---- Record excerpts
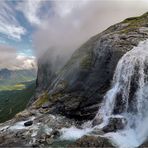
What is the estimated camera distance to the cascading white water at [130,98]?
4684 cm

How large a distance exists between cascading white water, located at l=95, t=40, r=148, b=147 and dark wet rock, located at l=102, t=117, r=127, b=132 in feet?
3.33

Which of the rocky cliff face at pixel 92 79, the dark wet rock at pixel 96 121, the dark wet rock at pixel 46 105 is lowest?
the dark wet rock at pixel 96 121

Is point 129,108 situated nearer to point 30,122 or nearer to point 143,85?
point 143,85

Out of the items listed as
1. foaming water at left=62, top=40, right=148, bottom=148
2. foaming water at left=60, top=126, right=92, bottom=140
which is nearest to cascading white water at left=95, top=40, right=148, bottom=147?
foaming water at left=62, top=40, right=148, bottom=148

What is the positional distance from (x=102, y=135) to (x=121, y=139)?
12.4ft

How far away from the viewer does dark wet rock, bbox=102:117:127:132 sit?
49.5 meters

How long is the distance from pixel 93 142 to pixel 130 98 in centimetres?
1705

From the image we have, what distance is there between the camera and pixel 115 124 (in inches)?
1980

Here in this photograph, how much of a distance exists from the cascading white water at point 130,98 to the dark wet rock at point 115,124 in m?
1.01

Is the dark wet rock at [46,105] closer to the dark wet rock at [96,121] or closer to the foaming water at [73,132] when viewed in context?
the foaming water at [73,132]

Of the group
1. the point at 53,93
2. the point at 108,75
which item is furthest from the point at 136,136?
the point at 53,93

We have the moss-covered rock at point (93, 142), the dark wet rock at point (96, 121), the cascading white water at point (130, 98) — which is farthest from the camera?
the dark wet rock at point (96, 121)

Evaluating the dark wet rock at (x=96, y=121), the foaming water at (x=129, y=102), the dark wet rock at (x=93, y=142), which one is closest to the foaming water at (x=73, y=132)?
the foaming water at (x=129, y=102)

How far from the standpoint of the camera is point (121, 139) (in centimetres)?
4497
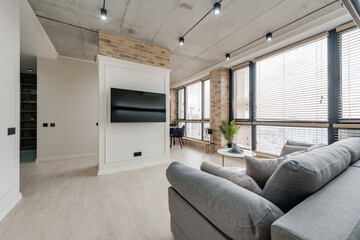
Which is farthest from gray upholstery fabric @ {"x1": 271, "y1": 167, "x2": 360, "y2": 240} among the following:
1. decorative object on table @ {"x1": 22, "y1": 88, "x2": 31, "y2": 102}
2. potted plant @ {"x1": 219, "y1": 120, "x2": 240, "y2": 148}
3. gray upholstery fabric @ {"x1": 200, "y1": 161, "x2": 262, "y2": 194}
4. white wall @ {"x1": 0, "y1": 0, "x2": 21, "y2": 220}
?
decorative object on table @ {"x1": 22, "y1": 88, "x2": 31, "y2": 102}

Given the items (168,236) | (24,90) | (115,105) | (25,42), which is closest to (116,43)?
(115,105)

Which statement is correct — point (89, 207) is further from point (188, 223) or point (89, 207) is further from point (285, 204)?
point (285, 204)

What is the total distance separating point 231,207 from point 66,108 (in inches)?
193

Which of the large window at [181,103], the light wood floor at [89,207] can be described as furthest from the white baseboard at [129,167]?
the large window at [181,103]

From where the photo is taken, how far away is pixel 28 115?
527 cm

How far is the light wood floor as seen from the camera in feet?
4.88

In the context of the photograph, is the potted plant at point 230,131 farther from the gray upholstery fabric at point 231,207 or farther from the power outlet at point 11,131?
the power outlet at point 11,131

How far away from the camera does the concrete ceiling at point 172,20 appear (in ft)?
7.53

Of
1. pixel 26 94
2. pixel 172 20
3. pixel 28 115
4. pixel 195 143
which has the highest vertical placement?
pixel 172 20

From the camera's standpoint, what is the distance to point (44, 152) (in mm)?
3867

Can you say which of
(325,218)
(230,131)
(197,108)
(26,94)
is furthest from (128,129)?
(26,94)

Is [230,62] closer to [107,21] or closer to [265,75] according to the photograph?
[265,75]

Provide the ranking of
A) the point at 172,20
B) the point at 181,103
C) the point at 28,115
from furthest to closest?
1. the point at 181,103
2. the point at 28,115
3. the point at 172,20

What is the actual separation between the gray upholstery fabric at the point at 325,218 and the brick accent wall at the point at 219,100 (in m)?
3.95
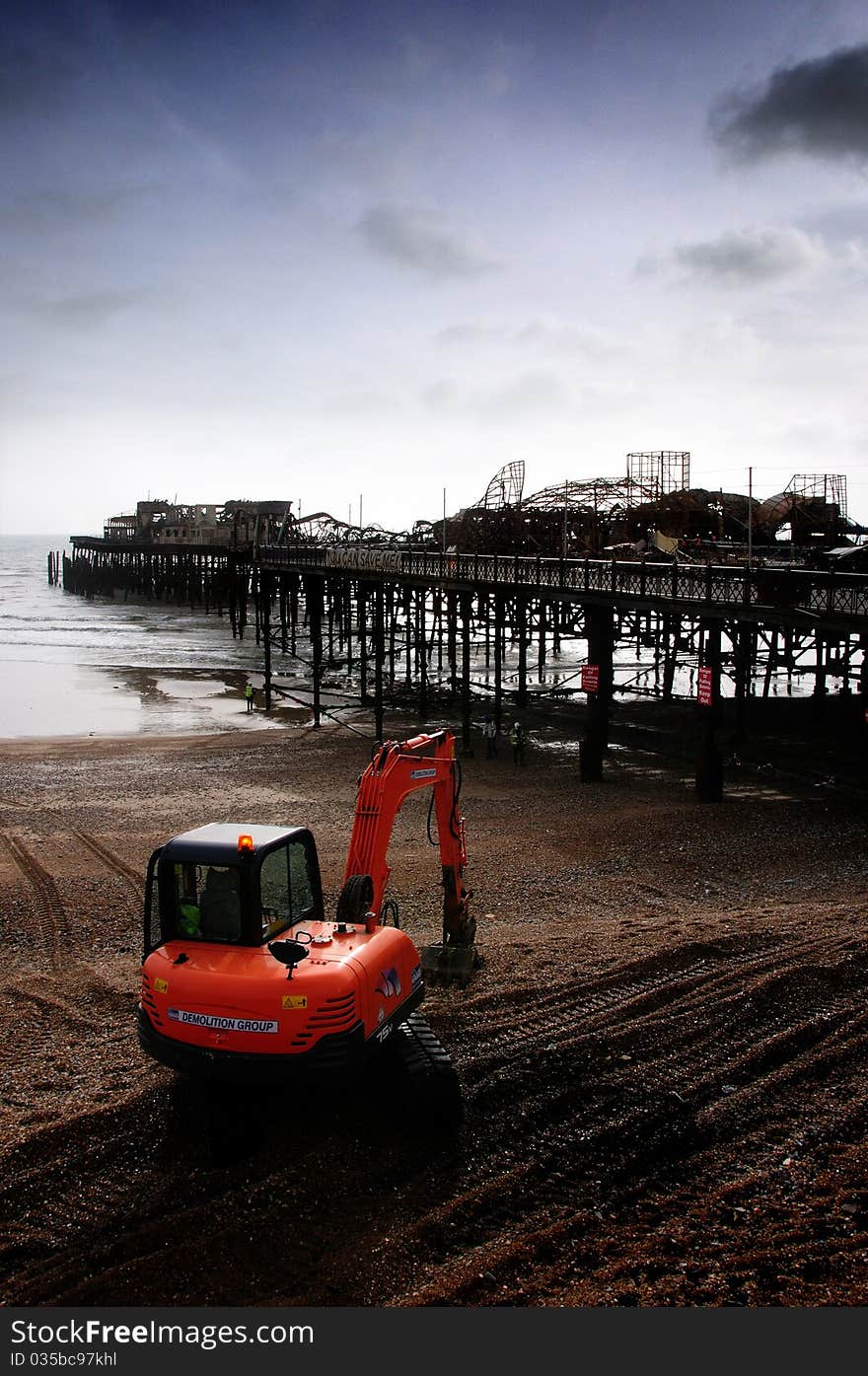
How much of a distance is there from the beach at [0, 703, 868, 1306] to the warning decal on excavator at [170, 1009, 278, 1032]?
69 cm

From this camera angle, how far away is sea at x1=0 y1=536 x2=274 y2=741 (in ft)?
108

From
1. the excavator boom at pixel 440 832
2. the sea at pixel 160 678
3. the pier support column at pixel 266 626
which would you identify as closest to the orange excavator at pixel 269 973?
the excavator boom at pixel 440 832

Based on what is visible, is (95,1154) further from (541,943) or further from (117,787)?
(117,787)

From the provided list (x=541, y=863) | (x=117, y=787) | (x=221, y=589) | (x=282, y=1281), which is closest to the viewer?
(x=282, y=1281)

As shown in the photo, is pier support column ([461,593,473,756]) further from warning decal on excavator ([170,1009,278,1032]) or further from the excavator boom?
warning decal on excavator ([170,1009,278,1032])

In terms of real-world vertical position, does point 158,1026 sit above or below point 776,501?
below

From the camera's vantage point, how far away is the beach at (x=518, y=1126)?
20.6 ft

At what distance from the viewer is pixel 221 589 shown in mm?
83688

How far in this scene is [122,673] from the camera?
45812mm

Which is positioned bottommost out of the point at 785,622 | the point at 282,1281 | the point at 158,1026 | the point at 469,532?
the point at 282,1281

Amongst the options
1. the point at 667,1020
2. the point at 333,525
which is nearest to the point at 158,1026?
the point at 667,1020

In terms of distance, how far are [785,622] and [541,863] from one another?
687 centimetres

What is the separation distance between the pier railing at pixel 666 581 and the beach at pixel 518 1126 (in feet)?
16.5

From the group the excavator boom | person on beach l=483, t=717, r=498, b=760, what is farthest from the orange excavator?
--------
Your task - Write out exactly the final stretch of the records: the line containing "Based on what" and every line after it, through the last, and nothing else.

Solution to this exercise -
Based on what is visible, is (95,1154) further from (541,943) or further from (117,787)?
(117,787)

From the provided list (x=541, y=863) | (x=117, y=787) | (x=221, y=589) | (x=282, y=1281), which is closest to the viewer?
(x=282, y=1281)

As shown in the photo, is pier support column ([461,593,473,756]) further from warning decal on excavator ([170,1009,278,1032]) or further from the excavator boom?
warning decal on excavator ([170,1009,278,1032])

In terms of real-world vertical position, does point 158,1026 sit above or below point 776,501?
below

From the camera's vantage point, how far away is the beach at (x=518, y=1126)?
20.6 ft

At what distance from the viewer is pixel 221 589 shown in mm?
83688

How far in this scene is [122,673] from the camera?
45812mm

Which is positioned bottommost out of the point at 785,622 | the point at 282,1281 | the point at 158,1026 | the point at 469,532?
the point at 282,1281

Amongst the options
1. the point at 667,1020
2. the point at 333,525
which is nearest to the point at 158,1026?
the point at 667,1020

In terms of distance, how far are [785,622] and [541,863] from one another?
687 centimetres

What is the separation distance between the pier railing at pixel 666 581 and the beach at pixel 518 1126 (in feet)?
16.5

From the group the excavator boom | person on beach l=483, t=717, r=498, b=760, what is farthest from the orange excavator?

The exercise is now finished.